The two species appear to have distinct ecological niches:

The detailed records of the southern Ural sites allow the timing of the population replacements between steppe bison and wisent to be correlated with major palaeoenvironmental shifts, revealing that the wisent was associated with colder, more tundra-like landscapes and absence of a warm summer.

This pattern seems to correspond with the periods in which the two species are portrayed in rock art, as two of the researchers explain in this video (third part):




Post-statement: I must say that, on second thought, I'm not really convinced by the claim of wisent corresponding to colder periods. In fig. 1 above it is apparent that it is the steppe bison which corresponds to the last glacial maximum (LGM) in Southwestern Europe and not the wisent, which only shows up after the end of this coldest period. 

I wonder if the researchers are explaining themselves well enough on this aspect or if it is a case of wishful thinking, maybe caused by different conditions in SW Europe (where the rock art is) and the Southern Urals (where most of the archaeogenetic and paleontological data comes from). 

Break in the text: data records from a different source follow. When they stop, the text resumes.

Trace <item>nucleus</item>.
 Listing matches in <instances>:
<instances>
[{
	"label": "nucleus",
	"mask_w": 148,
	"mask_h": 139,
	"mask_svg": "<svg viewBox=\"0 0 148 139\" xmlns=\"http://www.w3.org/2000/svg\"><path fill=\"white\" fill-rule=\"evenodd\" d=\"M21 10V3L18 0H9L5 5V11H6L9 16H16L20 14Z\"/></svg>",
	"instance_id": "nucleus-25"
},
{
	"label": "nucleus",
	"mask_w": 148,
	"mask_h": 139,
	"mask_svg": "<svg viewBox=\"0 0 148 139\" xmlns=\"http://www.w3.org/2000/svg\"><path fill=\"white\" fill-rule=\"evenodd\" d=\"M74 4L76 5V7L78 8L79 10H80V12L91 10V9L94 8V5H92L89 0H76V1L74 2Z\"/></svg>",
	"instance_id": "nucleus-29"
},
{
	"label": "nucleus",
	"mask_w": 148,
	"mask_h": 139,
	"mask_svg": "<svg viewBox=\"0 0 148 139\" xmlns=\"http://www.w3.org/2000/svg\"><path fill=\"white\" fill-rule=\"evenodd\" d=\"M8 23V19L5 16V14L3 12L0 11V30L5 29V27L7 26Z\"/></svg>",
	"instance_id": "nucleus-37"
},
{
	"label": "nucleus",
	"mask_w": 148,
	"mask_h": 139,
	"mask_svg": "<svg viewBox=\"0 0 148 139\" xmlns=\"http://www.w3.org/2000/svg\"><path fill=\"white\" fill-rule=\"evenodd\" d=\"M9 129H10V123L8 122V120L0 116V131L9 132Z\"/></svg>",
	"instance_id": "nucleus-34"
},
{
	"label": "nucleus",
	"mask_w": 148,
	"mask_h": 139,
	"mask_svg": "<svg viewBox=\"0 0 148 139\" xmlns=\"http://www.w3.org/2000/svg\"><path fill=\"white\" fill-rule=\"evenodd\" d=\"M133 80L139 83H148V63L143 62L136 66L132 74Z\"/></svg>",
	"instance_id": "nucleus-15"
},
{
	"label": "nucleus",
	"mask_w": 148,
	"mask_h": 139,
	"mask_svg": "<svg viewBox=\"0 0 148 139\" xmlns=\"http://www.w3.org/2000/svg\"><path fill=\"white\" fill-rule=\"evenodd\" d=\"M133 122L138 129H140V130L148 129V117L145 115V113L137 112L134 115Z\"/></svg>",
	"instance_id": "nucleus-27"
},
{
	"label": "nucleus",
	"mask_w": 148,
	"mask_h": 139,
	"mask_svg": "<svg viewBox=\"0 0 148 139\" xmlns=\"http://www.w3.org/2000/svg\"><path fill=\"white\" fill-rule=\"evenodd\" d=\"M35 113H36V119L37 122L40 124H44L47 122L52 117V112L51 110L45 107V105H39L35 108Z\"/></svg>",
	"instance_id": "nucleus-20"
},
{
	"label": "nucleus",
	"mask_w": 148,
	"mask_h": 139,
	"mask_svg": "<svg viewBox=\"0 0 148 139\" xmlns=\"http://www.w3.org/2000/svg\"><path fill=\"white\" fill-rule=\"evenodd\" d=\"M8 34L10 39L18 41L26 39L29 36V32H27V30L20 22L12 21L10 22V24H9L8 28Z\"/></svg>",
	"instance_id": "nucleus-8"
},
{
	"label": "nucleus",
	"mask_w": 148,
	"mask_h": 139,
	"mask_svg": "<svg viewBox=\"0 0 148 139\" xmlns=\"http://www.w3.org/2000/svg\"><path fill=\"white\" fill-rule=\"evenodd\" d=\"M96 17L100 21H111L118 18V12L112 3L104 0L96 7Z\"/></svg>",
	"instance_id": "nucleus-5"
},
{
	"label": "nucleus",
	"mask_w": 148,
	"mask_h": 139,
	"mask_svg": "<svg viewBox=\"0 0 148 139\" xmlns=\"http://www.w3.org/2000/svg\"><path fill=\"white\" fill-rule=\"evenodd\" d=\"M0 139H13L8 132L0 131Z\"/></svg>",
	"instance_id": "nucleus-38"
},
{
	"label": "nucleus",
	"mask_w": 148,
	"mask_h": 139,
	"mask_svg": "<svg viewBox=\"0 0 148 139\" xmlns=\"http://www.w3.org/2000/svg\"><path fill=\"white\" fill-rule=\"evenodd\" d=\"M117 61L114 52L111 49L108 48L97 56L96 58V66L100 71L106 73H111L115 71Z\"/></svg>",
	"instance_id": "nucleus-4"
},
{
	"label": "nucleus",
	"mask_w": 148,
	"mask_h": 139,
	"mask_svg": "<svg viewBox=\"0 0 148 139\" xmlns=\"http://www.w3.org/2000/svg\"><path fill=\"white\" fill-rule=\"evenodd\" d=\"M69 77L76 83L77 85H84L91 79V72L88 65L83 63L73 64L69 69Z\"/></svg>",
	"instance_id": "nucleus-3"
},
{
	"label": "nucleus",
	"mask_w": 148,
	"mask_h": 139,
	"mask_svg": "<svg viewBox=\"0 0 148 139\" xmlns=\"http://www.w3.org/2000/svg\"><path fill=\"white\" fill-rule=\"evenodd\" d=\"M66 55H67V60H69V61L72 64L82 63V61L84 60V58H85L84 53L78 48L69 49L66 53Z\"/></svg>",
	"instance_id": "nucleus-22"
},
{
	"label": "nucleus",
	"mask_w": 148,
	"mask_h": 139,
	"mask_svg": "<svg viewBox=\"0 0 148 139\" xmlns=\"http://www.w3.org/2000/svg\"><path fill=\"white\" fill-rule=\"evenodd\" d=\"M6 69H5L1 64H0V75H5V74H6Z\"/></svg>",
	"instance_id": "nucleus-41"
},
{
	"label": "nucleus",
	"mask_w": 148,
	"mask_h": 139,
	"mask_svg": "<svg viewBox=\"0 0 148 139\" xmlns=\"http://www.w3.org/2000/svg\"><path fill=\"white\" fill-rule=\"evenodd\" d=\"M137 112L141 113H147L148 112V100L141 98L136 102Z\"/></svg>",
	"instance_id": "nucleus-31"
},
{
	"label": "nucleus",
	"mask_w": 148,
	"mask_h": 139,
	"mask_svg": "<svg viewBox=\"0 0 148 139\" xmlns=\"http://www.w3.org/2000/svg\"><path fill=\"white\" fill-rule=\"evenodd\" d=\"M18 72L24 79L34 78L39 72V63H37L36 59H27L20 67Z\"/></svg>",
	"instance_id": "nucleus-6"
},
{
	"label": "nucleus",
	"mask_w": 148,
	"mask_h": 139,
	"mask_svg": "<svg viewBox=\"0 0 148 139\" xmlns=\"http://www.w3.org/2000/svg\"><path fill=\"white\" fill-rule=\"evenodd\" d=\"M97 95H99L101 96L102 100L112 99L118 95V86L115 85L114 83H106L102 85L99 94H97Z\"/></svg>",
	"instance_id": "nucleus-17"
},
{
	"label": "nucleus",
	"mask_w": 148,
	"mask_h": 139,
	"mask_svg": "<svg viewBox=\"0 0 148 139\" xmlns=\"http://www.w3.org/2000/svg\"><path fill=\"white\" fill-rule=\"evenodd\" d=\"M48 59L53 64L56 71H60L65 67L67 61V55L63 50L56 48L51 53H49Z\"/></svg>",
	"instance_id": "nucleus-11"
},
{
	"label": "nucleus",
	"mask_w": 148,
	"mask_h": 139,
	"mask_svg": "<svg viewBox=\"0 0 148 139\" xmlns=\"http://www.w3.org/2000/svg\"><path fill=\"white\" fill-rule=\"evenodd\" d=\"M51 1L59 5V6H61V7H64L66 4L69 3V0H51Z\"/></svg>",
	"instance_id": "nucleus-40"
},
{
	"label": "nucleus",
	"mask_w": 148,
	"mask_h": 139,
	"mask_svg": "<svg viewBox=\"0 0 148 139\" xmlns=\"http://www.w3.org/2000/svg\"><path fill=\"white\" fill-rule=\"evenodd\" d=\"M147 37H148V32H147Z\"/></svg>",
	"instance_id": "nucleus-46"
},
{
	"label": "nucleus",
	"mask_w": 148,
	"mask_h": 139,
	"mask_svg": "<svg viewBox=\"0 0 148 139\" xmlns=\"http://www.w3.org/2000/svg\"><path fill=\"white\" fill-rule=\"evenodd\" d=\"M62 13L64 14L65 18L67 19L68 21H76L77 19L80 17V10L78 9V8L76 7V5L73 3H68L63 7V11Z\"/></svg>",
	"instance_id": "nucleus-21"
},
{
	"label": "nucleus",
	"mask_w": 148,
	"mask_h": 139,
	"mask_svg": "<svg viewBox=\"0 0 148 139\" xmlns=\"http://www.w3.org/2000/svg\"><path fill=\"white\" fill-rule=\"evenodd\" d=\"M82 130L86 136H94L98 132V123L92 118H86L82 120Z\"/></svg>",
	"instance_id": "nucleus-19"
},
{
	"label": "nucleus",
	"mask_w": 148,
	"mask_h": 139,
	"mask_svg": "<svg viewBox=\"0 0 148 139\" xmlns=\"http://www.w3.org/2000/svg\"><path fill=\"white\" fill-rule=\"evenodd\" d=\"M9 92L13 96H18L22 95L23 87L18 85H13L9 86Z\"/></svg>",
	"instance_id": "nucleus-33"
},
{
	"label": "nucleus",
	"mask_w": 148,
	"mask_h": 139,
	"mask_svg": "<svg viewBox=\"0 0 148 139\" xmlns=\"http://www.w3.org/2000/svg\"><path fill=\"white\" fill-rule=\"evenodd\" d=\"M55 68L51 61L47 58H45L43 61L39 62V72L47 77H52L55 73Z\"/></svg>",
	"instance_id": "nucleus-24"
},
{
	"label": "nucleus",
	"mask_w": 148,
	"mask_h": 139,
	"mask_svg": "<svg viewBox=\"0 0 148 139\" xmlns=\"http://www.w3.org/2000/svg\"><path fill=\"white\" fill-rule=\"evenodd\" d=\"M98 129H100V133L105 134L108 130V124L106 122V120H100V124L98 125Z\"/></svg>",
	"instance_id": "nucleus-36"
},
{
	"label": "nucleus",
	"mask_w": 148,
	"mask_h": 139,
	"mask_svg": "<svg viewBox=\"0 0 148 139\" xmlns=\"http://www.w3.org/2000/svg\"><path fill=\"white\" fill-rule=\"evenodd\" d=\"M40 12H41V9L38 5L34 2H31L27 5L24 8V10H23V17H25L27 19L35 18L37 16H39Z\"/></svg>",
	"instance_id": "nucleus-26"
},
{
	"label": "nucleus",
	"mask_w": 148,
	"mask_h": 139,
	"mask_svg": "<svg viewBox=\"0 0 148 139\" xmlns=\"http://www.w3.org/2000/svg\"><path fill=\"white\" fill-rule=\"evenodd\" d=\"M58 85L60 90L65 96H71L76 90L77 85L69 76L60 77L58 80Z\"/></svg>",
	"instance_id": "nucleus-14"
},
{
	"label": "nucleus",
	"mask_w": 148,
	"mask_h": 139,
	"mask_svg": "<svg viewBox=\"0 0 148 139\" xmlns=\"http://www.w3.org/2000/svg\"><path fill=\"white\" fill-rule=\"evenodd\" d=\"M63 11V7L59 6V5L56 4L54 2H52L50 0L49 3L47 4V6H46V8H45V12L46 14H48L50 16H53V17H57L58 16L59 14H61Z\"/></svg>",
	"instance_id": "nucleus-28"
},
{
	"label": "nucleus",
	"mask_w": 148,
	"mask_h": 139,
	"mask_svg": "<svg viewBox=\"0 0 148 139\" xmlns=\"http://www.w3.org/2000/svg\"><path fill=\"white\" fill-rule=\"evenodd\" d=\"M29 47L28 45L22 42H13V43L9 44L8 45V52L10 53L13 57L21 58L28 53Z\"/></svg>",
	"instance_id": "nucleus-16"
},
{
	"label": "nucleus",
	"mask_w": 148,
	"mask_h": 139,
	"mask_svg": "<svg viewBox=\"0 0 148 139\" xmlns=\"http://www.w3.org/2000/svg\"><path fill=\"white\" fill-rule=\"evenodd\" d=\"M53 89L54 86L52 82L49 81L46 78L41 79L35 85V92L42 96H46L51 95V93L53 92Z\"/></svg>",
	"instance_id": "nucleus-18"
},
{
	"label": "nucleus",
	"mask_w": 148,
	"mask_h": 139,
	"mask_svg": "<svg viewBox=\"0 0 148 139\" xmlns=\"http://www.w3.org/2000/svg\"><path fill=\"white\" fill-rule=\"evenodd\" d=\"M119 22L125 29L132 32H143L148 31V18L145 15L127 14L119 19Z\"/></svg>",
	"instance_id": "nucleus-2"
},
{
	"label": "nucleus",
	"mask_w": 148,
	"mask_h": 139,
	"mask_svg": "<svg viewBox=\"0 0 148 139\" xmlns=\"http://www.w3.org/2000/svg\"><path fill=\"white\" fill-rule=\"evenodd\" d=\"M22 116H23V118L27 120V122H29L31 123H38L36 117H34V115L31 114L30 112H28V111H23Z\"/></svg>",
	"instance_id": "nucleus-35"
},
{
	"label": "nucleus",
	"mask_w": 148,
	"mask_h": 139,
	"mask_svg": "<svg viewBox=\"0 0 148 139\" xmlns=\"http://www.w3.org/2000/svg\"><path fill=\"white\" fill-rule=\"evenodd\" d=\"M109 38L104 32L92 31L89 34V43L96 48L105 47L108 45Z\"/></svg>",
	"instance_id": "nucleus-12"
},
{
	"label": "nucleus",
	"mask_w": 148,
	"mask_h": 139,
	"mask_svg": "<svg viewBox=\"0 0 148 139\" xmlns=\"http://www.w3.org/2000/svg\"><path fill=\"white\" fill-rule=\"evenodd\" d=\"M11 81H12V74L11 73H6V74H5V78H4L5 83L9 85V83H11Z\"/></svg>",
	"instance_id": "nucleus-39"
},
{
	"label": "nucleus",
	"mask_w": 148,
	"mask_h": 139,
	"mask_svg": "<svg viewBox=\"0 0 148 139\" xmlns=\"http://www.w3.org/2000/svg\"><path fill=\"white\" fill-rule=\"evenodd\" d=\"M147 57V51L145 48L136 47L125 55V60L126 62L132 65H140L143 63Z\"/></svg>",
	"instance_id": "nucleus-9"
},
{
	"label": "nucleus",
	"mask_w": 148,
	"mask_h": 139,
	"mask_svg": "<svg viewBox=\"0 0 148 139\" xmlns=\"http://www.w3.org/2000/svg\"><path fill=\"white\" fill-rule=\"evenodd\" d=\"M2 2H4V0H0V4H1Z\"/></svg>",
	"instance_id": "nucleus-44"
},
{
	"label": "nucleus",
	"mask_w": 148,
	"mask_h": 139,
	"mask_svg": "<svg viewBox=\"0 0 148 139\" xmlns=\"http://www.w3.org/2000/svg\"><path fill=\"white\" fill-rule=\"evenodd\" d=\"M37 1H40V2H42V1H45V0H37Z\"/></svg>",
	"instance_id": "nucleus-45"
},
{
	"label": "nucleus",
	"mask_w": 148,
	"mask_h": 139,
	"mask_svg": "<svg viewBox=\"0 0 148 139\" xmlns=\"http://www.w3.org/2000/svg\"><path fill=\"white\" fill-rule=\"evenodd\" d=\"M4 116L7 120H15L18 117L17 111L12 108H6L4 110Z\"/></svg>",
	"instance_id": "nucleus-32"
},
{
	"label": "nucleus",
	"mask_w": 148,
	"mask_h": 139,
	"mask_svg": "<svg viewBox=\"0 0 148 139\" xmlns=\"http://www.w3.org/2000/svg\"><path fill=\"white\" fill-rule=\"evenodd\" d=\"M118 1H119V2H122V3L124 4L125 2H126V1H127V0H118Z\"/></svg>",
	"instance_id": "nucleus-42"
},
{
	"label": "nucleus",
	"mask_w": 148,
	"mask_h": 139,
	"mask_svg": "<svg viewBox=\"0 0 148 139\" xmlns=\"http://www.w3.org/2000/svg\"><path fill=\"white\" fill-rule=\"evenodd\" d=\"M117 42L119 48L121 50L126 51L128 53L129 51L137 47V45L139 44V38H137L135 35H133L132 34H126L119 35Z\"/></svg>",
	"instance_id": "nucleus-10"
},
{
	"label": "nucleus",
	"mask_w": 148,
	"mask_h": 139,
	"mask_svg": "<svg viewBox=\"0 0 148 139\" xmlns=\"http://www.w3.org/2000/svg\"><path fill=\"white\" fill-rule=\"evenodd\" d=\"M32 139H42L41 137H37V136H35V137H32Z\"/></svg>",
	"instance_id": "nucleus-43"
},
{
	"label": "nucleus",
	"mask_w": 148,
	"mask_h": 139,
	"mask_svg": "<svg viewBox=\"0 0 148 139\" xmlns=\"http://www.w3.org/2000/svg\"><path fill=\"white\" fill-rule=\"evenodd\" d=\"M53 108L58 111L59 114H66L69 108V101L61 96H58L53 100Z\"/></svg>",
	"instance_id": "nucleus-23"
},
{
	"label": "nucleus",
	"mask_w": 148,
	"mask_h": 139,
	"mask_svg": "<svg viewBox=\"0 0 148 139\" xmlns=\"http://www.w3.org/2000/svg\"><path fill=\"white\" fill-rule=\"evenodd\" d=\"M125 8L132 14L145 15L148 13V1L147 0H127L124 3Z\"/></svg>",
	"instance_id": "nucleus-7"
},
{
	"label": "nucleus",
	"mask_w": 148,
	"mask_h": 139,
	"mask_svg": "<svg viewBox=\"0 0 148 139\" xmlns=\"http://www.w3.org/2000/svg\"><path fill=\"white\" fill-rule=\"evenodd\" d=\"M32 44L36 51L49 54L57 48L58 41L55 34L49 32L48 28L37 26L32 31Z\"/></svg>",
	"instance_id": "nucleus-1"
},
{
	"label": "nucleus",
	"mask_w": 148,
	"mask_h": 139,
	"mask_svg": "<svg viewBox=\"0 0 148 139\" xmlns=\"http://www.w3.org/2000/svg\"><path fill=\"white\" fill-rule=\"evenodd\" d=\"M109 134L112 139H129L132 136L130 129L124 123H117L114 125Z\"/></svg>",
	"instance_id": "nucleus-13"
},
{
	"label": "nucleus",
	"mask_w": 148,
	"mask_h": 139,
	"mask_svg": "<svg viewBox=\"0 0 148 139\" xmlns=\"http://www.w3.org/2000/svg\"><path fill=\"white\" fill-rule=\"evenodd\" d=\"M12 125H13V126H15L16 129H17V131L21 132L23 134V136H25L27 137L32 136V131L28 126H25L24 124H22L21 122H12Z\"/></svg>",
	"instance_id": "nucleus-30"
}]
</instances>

At the very least, judging on fig. 1, it would be the steppe bison the one corresponding with the coldest spell and the wisent the one corresponding to more temperate conditions. Can someone explain me what is going on here?

August 21, 2016

Paleolithic European mtDNA lineage U5b2c1 in Carthaginian man

Quickies

Elizabeth A. Matisoo-Smith et al. A European Mitochondrial Haplotype Identified in Ancient Phoenician Remains from Carthage, North Africa. PLoS ONE 2016. Open accessLINK [doi:10.1371/journal.pone.0155046]

Abstract

While Phoenician culture and trade networks had a significant impact on Western civilizations, we know little about the Phoenicians themselves. In 1994, a Punic burial crypt was discovered on Byrsa Hill, near the entry to the National Museum of Carthage in Tunisia. Inside this crypt were the remains of a young man along with a range of burial goods, all dating to the late 6th century BCE. Here we describe the complete mitochondrial genome recovered from the Young Man of Byrsa and identify that he carried a rare European haplogroup, likely linking his maternal ancestry to Phoenician influenced locations somewhere on the North Mediterranean coast, the islands of the Mediterranean or the Iberian Peninsula. This result not only provides the first direct ancient DNA evidence of a Phoenician individual but the earliest evidence of a European mitochondrial haplogroup, U5b2c1, in North Africa.

The lineage is the same one as La Braña 1, an Epipaleolithic man buried in a cave at the mountains NE of León. Its presence on a Carthaginian from the 6th century BCE almost certainly indicates that he had native Iberian maternal ancestry, that his family had arrived to Carthage from Gadir (modern Cádiz) or some of the other Phoenician colonies of Andalusia. The location of his burial at the acropolis and the wealth of the burial goods indicate that he belonged to the highest social elite of the still incipient Carthaginian empire. He has been nicknamed "Ariche" (the loved one) and his face reconstructed as you can see in this blog.

Thanks to Jamel of Lapurdi for the reference an a nice related discussion.